Another interesting point that came out in the Q&A was the question of how the comedy and the tragedy was balanced. Gale Edwards (I think) said that someone had once asked Ayckbourn when the laughter should stop, and he said “at the second last line”. She herself said that, as the director, for the first couple of weeks of rehearsals she deliberately didn’t draw the actors’ attention to the fact that certain lines should get a laugh.

And a piece of trivia from the discussion afterwards. There is a scene near the end where Susan is lying in the rain and gets absolutely drenched. They do use warm water for the rain, but it is quite a long pipe going up to the stage, and so initially the water is very cold. Noni Hazlehurst said that often it has only just reached a pleasant temperature at the time it has to stop!

Fat Pig (Neil LaBute) – Sydney Theatre Company at the Wharf Theatre

Spoiler: This essentially gives away the ending (though most people probably have a better than 50% chance of guessing it anyway).

Although it had its laughs, Fat Pig was ultimately quite a depressing story. Essentially, Tom throws away what could have been the best relationship of his life, because he is too emotionally stunted to handle it. Initially, it seems that he is drawn to Helen for her personality, in spite of her size; but I think the bedroom scene is designed to show that he has come to love her body as well. So the problem is not that he can’t deal with the fact that she is overweight: it is that he can’t handle what he thinks other people will be thinking about her, and thus about him. His way of ending the relationship with Jeannie shows that his method of dealing with conflict and difficult situations is to just ignore them, and hope they go away; and he simply doesn’t realise how much pain this is causing Jeannie. It seems that he is stuck at about age 15, and you can kind of feel sorry for him – but nowhere near as sorry as for Helen, whose final scene (where she offers to lose weight, if that’s what he wants) is just heartbreaking.
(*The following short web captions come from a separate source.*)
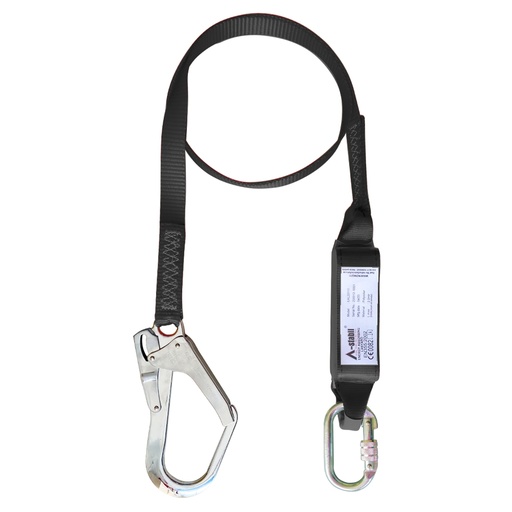 SAFETY ABSORBER WITH BELT 1,8M, CE A-Stabil  EAL20111/LB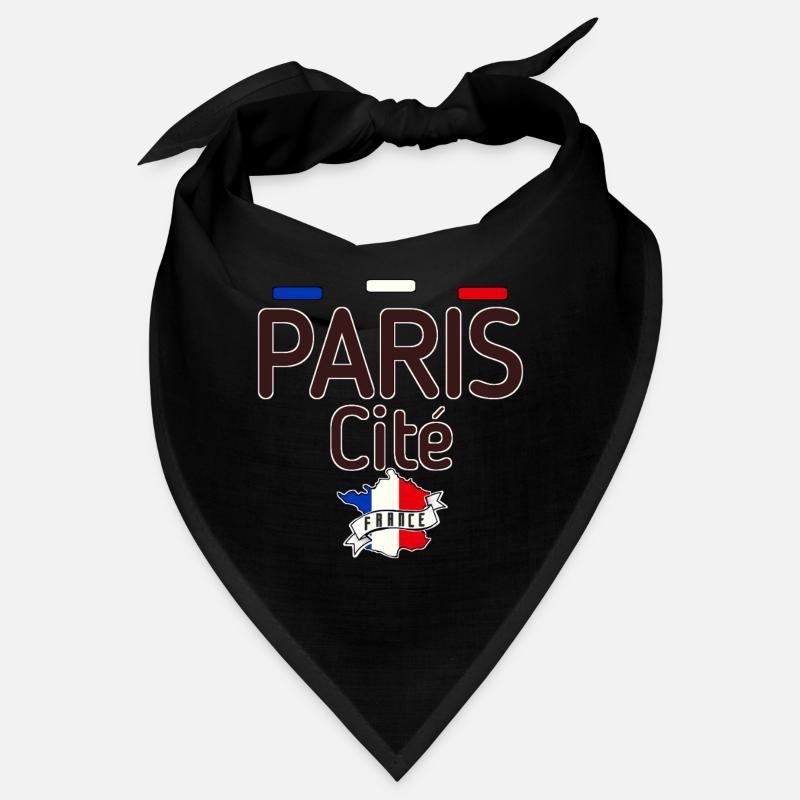 Paris Drapeau Français Cité Ville Ile Bandana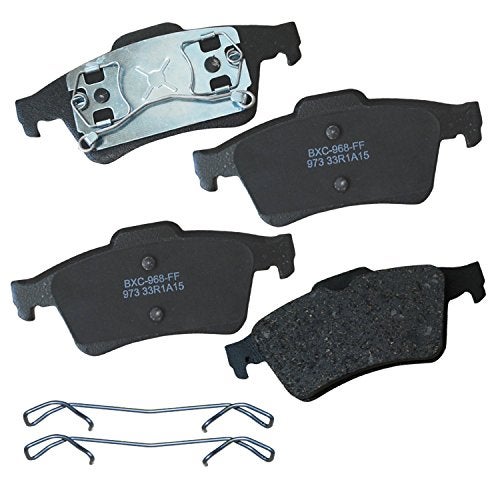 Bendix Premium SBC973 Ceramic Rear Brake Pads for Chevrolet Vectra 2008-2007, Mazda 3 2005-2004, 5 2006, Renault Laguna 2006, Saab 9-3 2003, Volvo S40 2005, V50 2005 - Image 1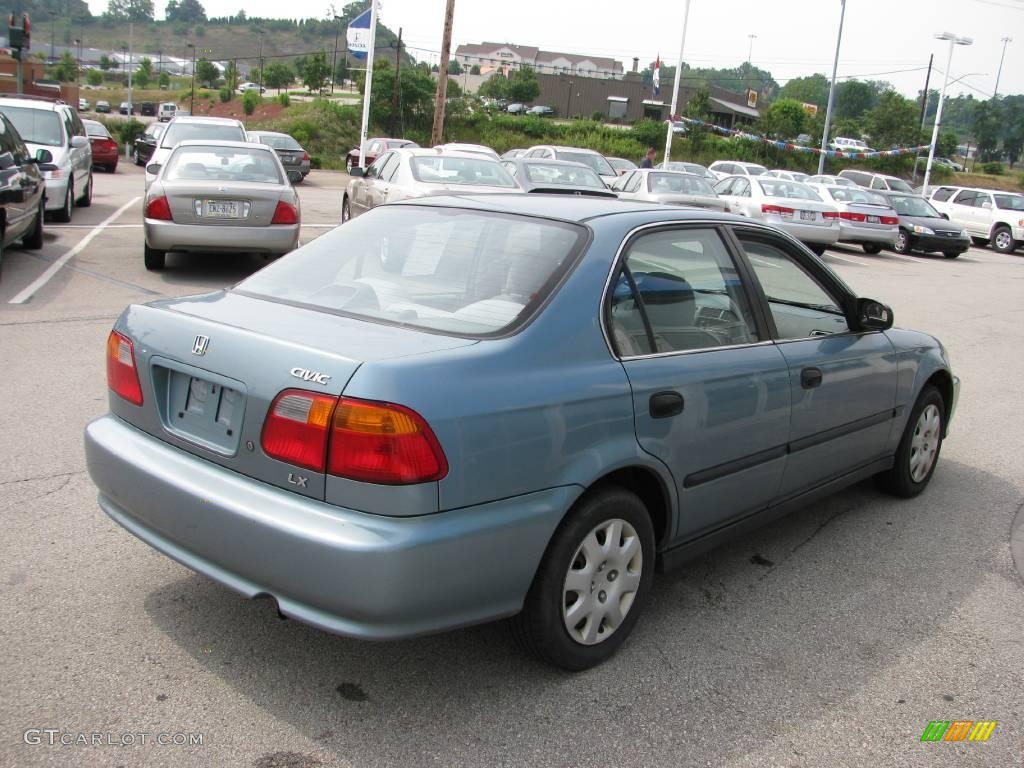 2000 Civic LX Sedan - Iced Teal Pearl / Gray photo #6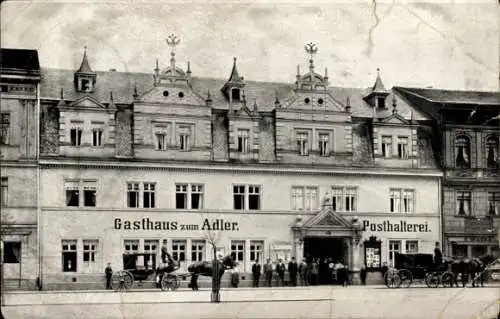 Ak Rudolstadt in Thüringen, Gasthaus zum Adler, Posthalterei, Inh. Rud. Streitberger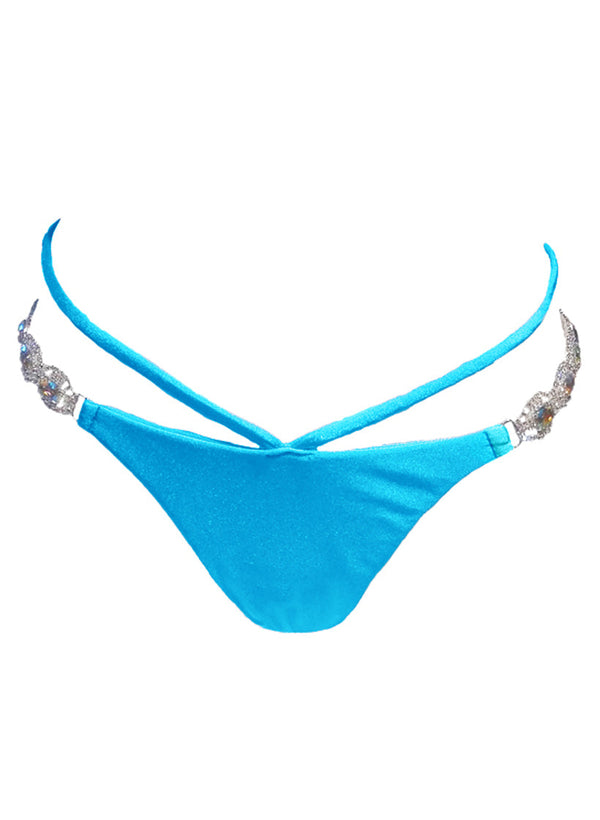 Shanel Tango Bottom - Turquoise-0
I though Carter was an interesting counterpoint to Tom. He is certainly selfish, and has a great capacity for cruelty (specifically the bit where he runs off lots of pictures of Helen and scatters them around the office – though actually, this was one scene I couldn’t quite believe in. I just don’t see it happening, at least in any of the offices I’ve worked in. Maybe I’ve just been lucky!) But at the same time he seems a lot more self-aware, and thus basically more mature, than Tom. This doesn’t necessarily make him a nice person, and nor does it mean that things will necessarily work out with him and Jeannie. But I think if he does dump her, it will be a much cleaner break, and won’t mess her up as much as Tom did. Of course, if that did happen, he wouldn’t feel the same kind of guilt that Tom does – but then, it’s arguable that Tom feels bad, not because he has hurt Jeannie, but because she keeps shoving her pain in his face. If he didn’t have to see it, then he’d probably be able to convince himself that there wasn’t a problem.

I thought all the performances were good. I was initially taken aback that all the actors used American accents, but I quickly got used to it. They explained in the Q&A afterwards that this was because some of the lines really needed the American intonation, and wouldn’t have worked as well in Australian accents. I guess I can kind of see this, though I’m not quite 100% convinced it was necessary.

I found the set design a little odd, in the way that some of the props were used interchangeably between home, office and other environments. In particular, I was a bit disconcerted when the mattress was used in the office scene. But this wasn’t a major problem.

And I was really pleased that, unlike The Lost Echo and other plays we’ve seen recently, this was a n ice, straightforward, beginning-middle-end production, with no talking to the audience, no symbolic characters, and nothing particularly cutting-edge or experimental about it.